Draft

From the outside, it is very difficult to tell exactly what fraternities and sororities do or don’t do for their members. What an outsider can do, however, is give an honest opinion of his or her perception of fraternities and sororities, which I feel, is very valuable to the organizations. It can allow members to understand how their organizations are perceived, what are the misconceptions, and why they may or may not be attracting new members.

Having established my outside perspective, I believe that the general idea and philosophy of fraternities and sororities is to provide a positive community environment for their members, and that in their purest form, fraternities and sororities can do just that. Unfortunately, most fraternities and sororities are not in their “purest form,” and have been corrupted by wayward members so that now, they do not provide a positive community environment for their members.

It is important to understand the language of “positive community environment.” Were the question only concerned with providing a community environment for their members, my answer would have been an enthusiastic “yes.” Fraternities and sororities are perhaps the closest groups on college campuses. On many campuses, they live, study, and party together. The “rush” process alone is enough to bring several wannabe members together as one cohesive unit. Often, within fraternities and sororities, students make lifetime friends and professional contacts; they build a support system away from home that for many students is the ship that keeps them afloat in the vast ocean that is college.

The problem, however, lies in the fact that the question included the word “positive.” For all of the great things fraternities and sororities do for their members, much of it, though pleasurable, does not seem positive. We have all heard stories of fraternities and sororities placing their pledges in compromising and even dangerous situations all for the sake of brotherhood or sisterhood. Such stories are more frequent than these organizations would have the general public believe. The process that pledges have to endure to make it to the positive community environment can often humiliate them, bringing them down to the point that they feel that walking away from such a group would make the person less than the others. Admittedly, that brings into question the self-esteem of the pledge, but it also makes me question why an overwhelming number of students with self-esteem issues are drawn to fraternities and sororities. Instead of being uplifting societies focused on the growth and maturity of its members, the community environment can often become a crutch, which is anything but positive.

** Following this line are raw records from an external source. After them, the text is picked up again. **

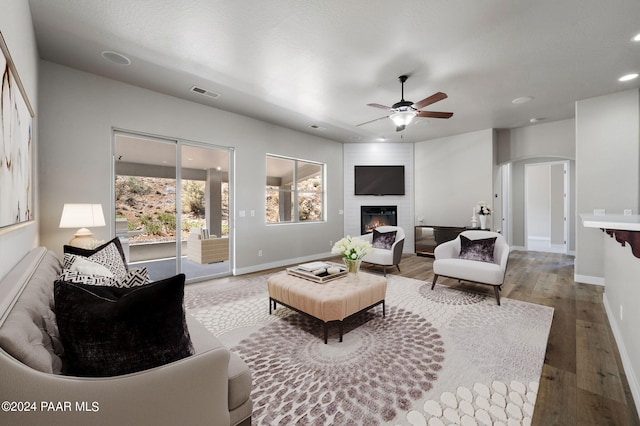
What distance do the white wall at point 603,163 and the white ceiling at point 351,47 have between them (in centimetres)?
26

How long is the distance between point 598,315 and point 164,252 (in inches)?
260

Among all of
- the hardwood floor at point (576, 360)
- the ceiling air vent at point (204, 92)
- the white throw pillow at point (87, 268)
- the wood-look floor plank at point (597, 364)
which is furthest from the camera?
the ceiling air vent at point (204, 92)

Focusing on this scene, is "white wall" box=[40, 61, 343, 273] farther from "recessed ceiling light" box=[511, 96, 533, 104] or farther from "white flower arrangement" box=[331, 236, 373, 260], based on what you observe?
"recessed ceiling light" box=[511, 96, 533, 104]

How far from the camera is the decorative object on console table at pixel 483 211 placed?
18.5ft

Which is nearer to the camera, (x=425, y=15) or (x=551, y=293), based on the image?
(x=425, y=15)

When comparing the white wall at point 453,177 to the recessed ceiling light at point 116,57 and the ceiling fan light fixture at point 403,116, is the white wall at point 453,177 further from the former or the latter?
the recessed ceiling light at point 116,57

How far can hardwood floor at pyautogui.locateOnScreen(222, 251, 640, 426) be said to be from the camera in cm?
161

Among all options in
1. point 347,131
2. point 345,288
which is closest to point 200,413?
point 345,288

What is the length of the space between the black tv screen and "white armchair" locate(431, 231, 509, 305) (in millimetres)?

In essence, my argument is not that fraternities and sororities are bad, because without more specific definition of the terms analyzed, of course bad examples will run rampant. My argument, however, is that as a whole, it seems that fraternities and sororities have departed from their true purposes; they have lost touch with the principles and values upon which they were founded. Finding those principles again and rebuilding their lost legacies would be an amazing step toward becoming truly positive community environments, and it would take work from all such groups in order to fix the way outsiders perceive the groups as a whole.